--- start Recorded information ---

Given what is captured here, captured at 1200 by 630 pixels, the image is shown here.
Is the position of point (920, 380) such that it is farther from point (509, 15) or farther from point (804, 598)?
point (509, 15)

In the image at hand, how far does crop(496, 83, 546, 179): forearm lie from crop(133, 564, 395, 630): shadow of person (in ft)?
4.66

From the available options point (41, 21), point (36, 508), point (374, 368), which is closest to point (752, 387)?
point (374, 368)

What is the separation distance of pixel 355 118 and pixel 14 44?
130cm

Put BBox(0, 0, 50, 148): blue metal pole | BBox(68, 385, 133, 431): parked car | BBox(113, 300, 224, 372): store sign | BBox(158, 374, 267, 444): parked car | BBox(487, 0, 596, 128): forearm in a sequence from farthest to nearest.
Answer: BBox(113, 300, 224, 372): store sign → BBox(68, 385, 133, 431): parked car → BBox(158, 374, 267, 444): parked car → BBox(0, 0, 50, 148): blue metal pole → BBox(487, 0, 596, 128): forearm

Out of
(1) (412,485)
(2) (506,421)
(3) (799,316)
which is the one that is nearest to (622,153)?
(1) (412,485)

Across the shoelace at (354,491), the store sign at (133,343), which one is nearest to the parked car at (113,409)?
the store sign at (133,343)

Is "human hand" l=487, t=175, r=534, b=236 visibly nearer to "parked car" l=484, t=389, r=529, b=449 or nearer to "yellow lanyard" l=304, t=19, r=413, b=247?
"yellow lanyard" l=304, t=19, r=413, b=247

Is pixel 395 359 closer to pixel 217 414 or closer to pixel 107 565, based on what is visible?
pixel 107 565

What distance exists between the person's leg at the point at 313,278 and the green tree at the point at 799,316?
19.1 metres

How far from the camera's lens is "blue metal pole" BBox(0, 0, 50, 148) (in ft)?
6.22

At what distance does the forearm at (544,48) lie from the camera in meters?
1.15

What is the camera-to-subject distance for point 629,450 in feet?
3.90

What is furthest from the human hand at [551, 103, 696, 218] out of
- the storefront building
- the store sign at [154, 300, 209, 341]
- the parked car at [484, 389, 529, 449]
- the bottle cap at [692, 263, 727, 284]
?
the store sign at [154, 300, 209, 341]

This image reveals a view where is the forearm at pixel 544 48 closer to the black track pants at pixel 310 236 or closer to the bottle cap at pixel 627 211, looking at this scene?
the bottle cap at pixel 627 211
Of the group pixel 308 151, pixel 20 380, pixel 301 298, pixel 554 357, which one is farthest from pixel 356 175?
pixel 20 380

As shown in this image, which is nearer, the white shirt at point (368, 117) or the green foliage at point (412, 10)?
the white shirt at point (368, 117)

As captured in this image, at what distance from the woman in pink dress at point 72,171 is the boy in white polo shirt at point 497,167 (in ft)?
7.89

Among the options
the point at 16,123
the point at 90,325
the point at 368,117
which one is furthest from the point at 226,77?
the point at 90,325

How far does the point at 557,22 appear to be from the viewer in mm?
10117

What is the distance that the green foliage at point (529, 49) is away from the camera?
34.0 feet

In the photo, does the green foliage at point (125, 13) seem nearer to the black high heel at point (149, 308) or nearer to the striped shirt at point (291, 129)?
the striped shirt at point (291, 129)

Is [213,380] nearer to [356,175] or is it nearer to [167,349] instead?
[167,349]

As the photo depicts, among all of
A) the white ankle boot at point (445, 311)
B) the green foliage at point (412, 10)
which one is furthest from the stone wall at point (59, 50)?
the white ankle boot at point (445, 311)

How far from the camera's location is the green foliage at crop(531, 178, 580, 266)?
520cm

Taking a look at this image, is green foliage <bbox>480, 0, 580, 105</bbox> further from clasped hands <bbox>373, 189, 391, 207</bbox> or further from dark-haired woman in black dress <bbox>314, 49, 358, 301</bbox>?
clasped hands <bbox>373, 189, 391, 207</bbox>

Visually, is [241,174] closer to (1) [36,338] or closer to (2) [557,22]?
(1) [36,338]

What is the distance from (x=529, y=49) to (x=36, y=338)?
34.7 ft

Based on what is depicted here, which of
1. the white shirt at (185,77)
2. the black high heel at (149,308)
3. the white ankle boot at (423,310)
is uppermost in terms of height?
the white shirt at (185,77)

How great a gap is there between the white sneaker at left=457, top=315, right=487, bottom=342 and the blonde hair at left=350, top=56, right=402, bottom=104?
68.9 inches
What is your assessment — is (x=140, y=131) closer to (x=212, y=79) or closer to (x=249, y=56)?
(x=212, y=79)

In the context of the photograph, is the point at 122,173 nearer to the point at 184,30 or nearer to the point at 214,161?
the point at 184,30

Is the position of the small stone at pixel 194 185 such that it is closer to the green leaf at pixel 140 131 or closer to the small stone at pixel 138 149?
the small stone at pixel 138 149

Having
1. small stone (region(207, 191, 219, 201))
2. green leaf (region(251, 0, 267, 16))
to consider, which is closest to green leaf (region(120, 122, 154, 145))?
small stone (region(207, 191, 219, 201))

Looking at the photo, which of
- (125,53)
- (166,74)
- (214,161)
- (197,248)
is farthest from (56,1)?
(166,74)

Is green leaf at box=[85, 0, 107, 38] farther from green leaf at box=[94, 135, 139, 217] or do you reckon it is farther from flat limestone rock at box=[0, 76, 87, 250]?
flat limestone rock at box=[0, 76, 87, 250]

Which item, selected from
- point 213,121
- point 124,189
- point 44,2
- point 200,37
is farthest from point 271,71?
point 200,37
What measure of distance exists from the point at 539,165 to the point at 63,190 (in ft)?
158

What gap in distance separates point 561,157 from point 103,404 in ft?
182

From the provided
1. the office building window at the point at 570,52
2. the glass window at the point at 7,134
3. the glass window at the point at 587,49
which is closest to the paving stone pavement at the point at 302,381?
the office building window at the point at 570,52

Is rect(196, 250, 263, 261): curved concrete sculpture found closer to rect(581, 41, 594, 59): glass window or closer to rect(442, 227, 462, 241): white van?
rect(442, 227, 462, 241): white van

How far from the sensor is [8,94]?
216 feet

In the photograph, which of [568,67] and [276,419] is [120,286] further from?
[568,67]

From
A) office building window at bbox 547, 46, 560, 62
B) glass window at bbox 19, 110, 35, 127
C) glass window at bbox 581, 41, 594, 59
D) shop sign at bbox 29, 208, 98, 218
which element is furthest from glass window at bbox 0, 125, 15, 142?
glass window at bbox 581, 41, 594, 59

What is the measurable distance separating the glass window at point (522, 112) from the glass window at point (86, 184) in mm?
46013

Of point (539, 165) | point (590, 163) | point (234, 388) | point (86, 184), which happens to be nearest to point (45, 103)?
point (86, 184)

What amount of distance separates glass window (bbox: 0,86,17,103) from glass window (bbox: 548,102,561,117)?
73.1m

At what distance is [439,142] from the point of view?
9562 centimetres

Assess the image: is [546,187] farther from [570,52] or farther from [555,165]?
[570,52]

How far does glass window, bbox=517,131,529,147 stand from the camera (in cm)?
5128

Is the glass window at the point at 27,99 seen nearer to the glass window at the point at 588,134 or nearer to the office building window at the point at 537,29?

--- end Recorded information ---

Take the lines above and print them exactly.

Given what is captured here, captured at 1200 by 630 pixels, the image is shown here.
Is the position of point (920, 380) such that it is farther from point (509, 15) or farther from point (804, 598)?
point (509, 15)

In the image at hand, how far does crop(496, 83, 546, 179): forearm lie from crop(133, 564, 395, 630): shadow of person (in ft)?
4.66

From the available options point (41, 21), point (36, 508), point (374, 368), which is closest to point (752, 387)?
point (374, 368)

What is the separation distance of pixel 355 118 and pixel 14 44?
130cm

Put BBox(0, 0, 50, 148): blue metal pole | BBox(68, 385, 133, 431): parked car | BBox(113, 300, 224, 372): store sign | BBox(158, 374, 267, 444): parked car | BBox(487, 0, 596, 128): forearm in a sequence from farthest to nearest.
Answer: BBox(113, 300, 224, 372): store sign → BBox(68, 385, 133, 431): parked car → BBox(158, 374, 267, 444): parked car → BBox(0, 0, 50, 148): blue metal pole → BBox(487, 0, 596, 128): forearm

Out of
(1) (412,485)
(2) (506,421)
(3) (799,316)
which is the one that is nearest to (622,153)?
(1) (412,485)

Across the shoelace at (354,491), the store sign at (133,343), which one is nearest to the parked car at (113,409)?
the store sign at (133,343)

Is "human hand" l=487, t=175, r=534, b=236 visibly nearer to "parked car" l=484, t=389, r=529, b=449 or nearer to "yellow lanyard" l=304, t=19, r=413, b=247?
"yellow lanyard" l=304, t=19, r=413, b=247

Is pixel 395 359 closer to pixel 217 414 or closer to pixel 107 565, based on what is visible?
pixel 107 565

What distance exists between the person's leg at the point at 313,278 and the green tree at the point at 799,316?
19.1 metres

How far from the camera's lens is "blue metal pole" BBox(0, 0, 50, 148) (in ft)?
6.22

At what distance does the forearm at (544,48) lie from the camera in meters?
1.15

What is the camera-to-subject distance for point 629,450 in feet?
3.90

What is furthest from the human hand at [551, 103, 696, 218] out of
- the storefront building
- the store sign at [154, 300, 209, 341]
- the parked car at [484, 389, 529, 449]
- the bottle cap at [692, 263, 727, 284]
?
the store sign at [154, 300, 209, 341]

This image reveals a view where is the forearm at pixel 544 48 closer to the black track pants at pixel 310 236 or closer to the bottle cap at pixel 627 211, looking at this scene?
the bottle cap at pixel 627 211
Of the group pixel 308 151, pixel 20 380, pixel 301 298, pixel 554 357, which one is farthest from pixel 356 175?
pixel 20 380

As shown in this image, which is nearer, the white shirt at point (368, 117) or the green foliage at point (412, 10)?
the white shirt at point (368, 117)

As captured in this image, at what distance from the woman in pink dress at point 72,171 is the boy in white polo shirt at point 497,167 (in ft)?
7.89

Among the options
the point at 16,123
the point at 90,325
the point at 368,117
which one is furthest from the point at 226,77?
the point at 90,325

How far does the point at 557,22 appear to be from the viewer in mm?
10117

What is the distance that the green foliage at point (529, 49) is away from the camera?
34.0 feet

In the photo, does the green foliage at point (125, 13) seem nearer to the black high heel at point (149, 308) or nearer to the striped shirt at point (291, 129)?
the striped shirt at point (291, 129)

Is [213,380] nearer to [356,175] or is it nearer to [167,349] instead?
[167,349]

As the photo depicts, among all of
A) the white ankle boot at point (445, 311)
B) the green foliage at point (412, 10)
which one is furthest from the stone wall at point (59, 50)?
the white ankle boot at point (445, 311)

How far from the camera's location is the green foliage at crop(531, 178, 580, 266)?
520cm

Taking a look at this image, is green foliage <bbox>480, 0, 580, 105</bbox> further from clasped hands <bbox>373, 189, 391, 207</bbox> or further from dark-haired woman in black dress <bbox>314, 49, 358, 301</bbox>?
clasped hands <bbox>373, 189, 391, 207</bbox>

Visually, is [241,174] closer to (1) [36,338] or closer to (2) [557,22]?
(1) [36,338]

What is the distance from (x=529, y=49) to (x=36, y=338)?
34.7 ft

Based on what is depicted here, which of
1. the white shirt at (185,77)
2. the black high heel at (149,308)
3. the white ankle boot at (423,310)
is uppermost in terms of height?
the white shirt at (185,77)

How great a gap is there between the white sneaker at left=457, top=315, right=487, bottom=342 and the blonde hair at left=350, top=56, right=402, bottom=104?
68.9 inches
What is your assessment — is (x=140, y=131) closer to (x=212, y=79) or closer to (x=249, y=56)?
(x=212, y=79)

In the context of the photograph, is the point at 122,173 nearer to the point at 184,30 or nearer to the point at 214,161?
the point at 184,30

Is the position of the small stone at pixel 194 185 such that it is closer to the green leaf at pixel 140 131 or closer to the small stone at pixel 138 149?
the small stone at pixel 138 149

Having
1. small stone (region(207, 191, 219, 201))
2. green leaf (region(251, 0, 267, 16))
to consider, which is closest to green leaf (region(120, 122, 154, 145))?
small stone (region(207, 191, 219, 201))

Looking at the photo, which of
- (125,53)
- (166,74)
- (214,161)
- (197,248)
is farthest from (56,1)?
(166,74)

Is green leaf at box=[85, 0, 107, 38] farther from green leaf at box=[94, 135, 139, 217] or do you reckon it is farther from flat limestone rock at box=[0, 76, 87, 250]?
flat limestone rock at box=[0, 76, 87, 250]

Which item, selected from
- point 213,121
- point 124,189
- point 44,2
- point 200,37
is farthest from point 271,71?
point 200,37
What measure of distance exists from the point at 539,165 to the point at 63,190 (in ft)?
158

What gap in distance separates point 561,157 from point 103,404 in ft?
182

From the provided
1. the office building window at the point at 570,52
2. the glass window at the point at 7,134
3. the glass window at the point at 587,49
which is closest to the paving stone pavement at the point at 302,381?
the office building window at the point at 570,52

Is rect(196, 250, 263, 261): curved concrete sculpture found closer to rect(581, 41, 594, 59): glass window or closer to rect(442, 227, 462, 241): white van?
rect(442, 227, 462, 241): white van

How far from the sensor is [8,94]?
216 feet

In the photograph, which of [568,67] and [276,419] is [120,286] further from?
[568,67]

From
A) office building window at bbox 547, 46, 560, 62
B) glass window at bbox 19, 110, 35, 127
C) glass window at bbox 581, 41, 594, 59
D) shop sign at bbox 29, 208, 98, 218
which element is furthest from glass window at bbox 0, 125, 15, 142?
glass window at bbox 581, 41, 594, 59

What is the measurable distance separating the glass window at point (522, 112) from the glass window at point (86, 184) in mm?
46013

Of point (539, 165) | point (590, 163) | point (234, 388) | point (86, 184), which happens to be nearest to point (45, 103)?
point (86, 184)

What amount of distance separates glass window (bbox: 0,86,17,103) from glass window (bbox: 548,102,561,117)?
73.1m

At what distance is [439,142] from the point of view?
9562 centimetres

Assess the image: is [546,187] farther from [570,52] or farther from [555,165]?
[570,52]

How far does glass window, bbox=517,131,529,147 stand from the camera (in cm)?
5128

Is the glass window at the point at 27,99 seen nearer to the glass window at the point at 588,134 or nearer to the office building window at the point at 537,29?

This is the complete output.